Solar Stocks RSOL and SOL Lead Small Caps in Friday's Trading

Opening volume was higher in this morning's session with all the major indices, except the Dow, trading in the negative. As of press time at 10:40 A.M. Eastern the Dow is trading just positive at 8,768.67 while the Nasdaq and S&P 500 were down 0.10% and 0.04%, respectively.

Leading small cap gainers today was Real Goods Solar (Nasdaq:RSOL) up 42% on news of a $30 million contract to install a solar power program for the Freemont Union School District in California.

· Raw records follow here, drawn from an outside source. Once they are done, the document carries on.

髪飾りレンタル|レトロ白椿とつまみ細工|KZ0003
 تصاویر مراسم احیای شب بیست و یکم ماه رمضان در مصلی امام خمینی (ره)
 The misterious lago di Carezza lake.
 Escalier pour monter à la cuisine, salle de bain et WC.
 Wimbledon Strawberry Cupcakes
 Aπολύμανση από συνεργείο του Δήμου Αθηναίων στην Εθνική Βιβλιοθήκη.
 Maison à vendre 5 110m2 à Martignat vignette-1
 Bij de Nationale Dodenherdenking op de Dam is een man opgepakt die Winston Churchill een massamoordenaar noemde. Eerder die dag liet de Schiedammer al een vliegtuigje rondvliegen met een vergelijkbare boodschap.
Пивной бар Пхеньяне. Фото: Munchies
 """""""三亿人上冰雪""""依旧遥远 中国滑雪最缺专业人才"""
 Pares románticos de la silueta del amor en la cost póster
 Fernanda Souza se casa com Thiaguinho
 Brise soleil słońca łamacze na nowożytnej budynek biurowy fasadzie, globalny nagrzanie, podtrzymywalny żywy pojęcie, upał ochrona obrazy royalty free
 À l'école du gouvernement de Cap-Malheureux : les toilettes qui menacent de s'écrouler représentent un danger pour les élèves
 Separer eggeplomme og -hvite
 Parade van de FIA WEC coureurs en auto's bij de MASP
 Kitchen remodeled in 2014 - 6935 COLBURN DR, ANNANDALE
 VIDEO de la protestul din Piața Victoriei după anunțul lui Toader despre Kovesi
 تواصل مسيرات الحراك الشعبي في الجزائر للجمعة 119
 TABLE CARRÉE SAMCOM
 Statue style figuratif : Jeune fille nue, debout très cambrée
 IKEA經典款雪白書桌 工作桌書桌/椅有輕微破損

RSOL is a commercial solar energy integrator in the California and Colorado markets.

Other gainers in this morning's session include Cadiz (Nasdaq:CDZI) up 40%; American Woodmark (Nasdaq:AMWD) up 18.9% on posting a surprise Q4 profit; and Chinese solar firm Renesola (NYSE:SOL) up 16.9%.

Small cap decliners include United PanAm Financial (Nasdaq:UPFC) down $1.02 to $2.96 for a loss of 26.1% after a notice of delisting from the Nasdaq; Hawkins (Nasdaq:HWKN) down 14.1%; Exide Technologies (Nasdaq:XIDE) down 16.2%.

No sooner do I say that the news cycle is turning negative, we get some significant upgrades in the financial sector. Goldman Sachs (NYSE:GS) got an "outperform" rating and rose 5.2%.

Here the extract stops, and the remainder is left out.